### Excerpt:
>> START

The Joint Action Committee of Airlines Pilots Associations of India and Ors. Vs. The Director General of Civil Aviation and Ors. (Decided on 03.05.2011) MANU/SC/0543/2011

Validity of Circular — Questioned thereof —  Appellants challenged the Validity of Circular issued by the Director General of Civil Aviation, (`DGCA'), Respondent No. 1 dated 29th May, 2008, to the effect that Civil Aviation Requirements (CAR) had been kept in abeyance - High Court dismissed the Petition — Hence this appeal — Whether order dated 29th May, 2008, keeping the CAR 2007 in abeyance could be passed without following the procedure prescribed in CAR dated 13th October,2006

Held, the authority who has been vested with the power to exercise its discretion alone can pass the order. Even senior official cannot provide for any guideline or direction to the authority under the statute to act in a particular manner. It cannot be said that the Circular dated 29th May, 2008 was either issued illegally or without any authority. Admittedly, the DGCA is competent to issue special directions and the same had been issued by him, though may be with the consultation of some other authorities. In view of the fact that the source of power exists, there is no occasion for the Court to link the exercise of power to another source which may invalidate the exercise of power. The DGCA has ample power to issue such instructions or directions in exercise of its power under the Rule 133A read with  Rule 29C of the Rules 1937. Appeal, is accordingly dismissed.

>> END

### Raw records:
>> START

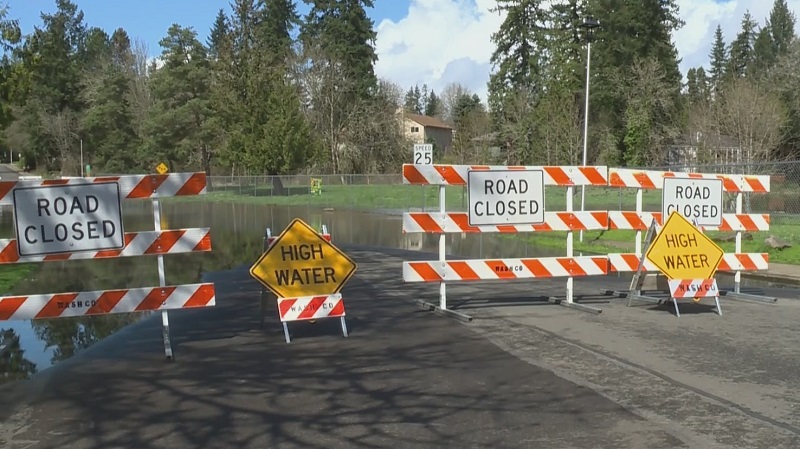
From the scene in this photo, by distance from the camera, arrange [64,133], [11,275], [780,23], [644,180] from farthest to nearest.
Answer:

>> END
>> START

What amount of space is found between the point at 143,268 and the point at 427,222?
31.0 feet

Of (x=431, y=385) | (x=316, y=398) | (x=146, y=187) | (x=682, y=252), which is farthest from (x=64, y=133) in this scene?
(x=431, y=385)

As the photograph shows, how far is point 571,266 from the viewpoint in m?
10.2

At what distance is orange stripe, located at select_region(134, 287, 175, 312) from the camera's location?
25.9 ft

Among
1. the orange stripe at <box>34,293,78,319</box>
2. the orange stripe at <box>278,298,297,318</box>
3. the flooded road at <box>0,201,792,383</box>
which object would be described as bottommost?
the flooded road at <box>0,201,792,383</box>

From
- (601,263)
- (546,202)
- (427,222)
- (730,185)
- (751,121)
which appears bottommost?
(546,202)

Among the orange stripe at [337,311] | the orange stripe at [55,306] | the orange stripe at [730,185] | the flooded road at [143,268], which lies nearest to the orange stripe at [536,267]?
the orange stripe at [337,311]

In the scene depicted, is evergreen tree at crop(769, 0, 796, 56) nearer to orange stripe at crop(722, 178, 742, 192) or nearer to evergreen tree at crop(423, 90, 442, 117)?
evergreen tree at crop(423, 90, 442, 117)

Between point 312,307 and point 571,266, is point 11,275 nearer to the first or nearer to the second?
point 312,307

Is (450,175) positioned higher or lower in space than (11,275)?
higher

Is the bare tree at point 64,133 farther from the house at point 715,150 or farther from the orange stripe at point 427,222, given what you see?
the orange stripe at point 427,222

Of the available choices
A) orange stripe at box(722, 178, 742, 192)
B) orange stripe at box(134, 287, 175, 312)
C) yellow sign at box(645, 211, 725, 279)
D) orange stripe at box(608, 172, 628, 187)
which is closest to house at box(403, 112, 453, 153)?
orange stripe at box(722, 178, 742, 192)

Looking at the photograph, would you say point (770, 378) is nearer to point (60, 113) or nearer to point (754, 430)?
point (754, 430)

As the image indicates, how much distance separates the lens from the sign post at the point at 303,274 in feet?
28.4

>> END

### To do:
**1)** Print the part of the case summary that opens with the words containing "Held, the authority" and closes with "is accordingly dismissed.".
**2)** Identify each line of the rows that holds the string "tree" and copy it out. Case counts.
The rows have no connection to the case summary.

### Results of the exercise:
**1)**
Held, the authority who has been vested with the power to exercise its discretion alone can pass the order. Even senior official cannot provide for any guideline or direction to the authority under the statute to act in a particular manner. It cannot be said that the Circular dated 29th May, 2008 was either issued illegally or without any authority. Admittedly, the DGCA is competent to issue special directions and the same had been issued by him, though may be with the consultation of some other authorities. In view of the fact that the source of power exists, there is no occasion for the Court to link the exercise of power to another source which may invalidate the exercise of power. The DGCA has ample power to issue such instructions or directions in exercise of its power under the Rule 133A read with  Rule 29C of the Rules 1937. Appeal, is accordingly dismissed.

**2)**
In the scene depicted, is evergreen tree at crop(769, 0, 796, 56) nearer to orange stripe at crop(722, 178, 742, 192) or nearer to evergreen tree at crop(423, 90, 442, 117)?
evergreen tree at crop(423, 90, 442, 117)
Is the bare tree at point 64,133 farther from the house at point 715,150 or farther from the orange stripe at point 427,222, given what you see?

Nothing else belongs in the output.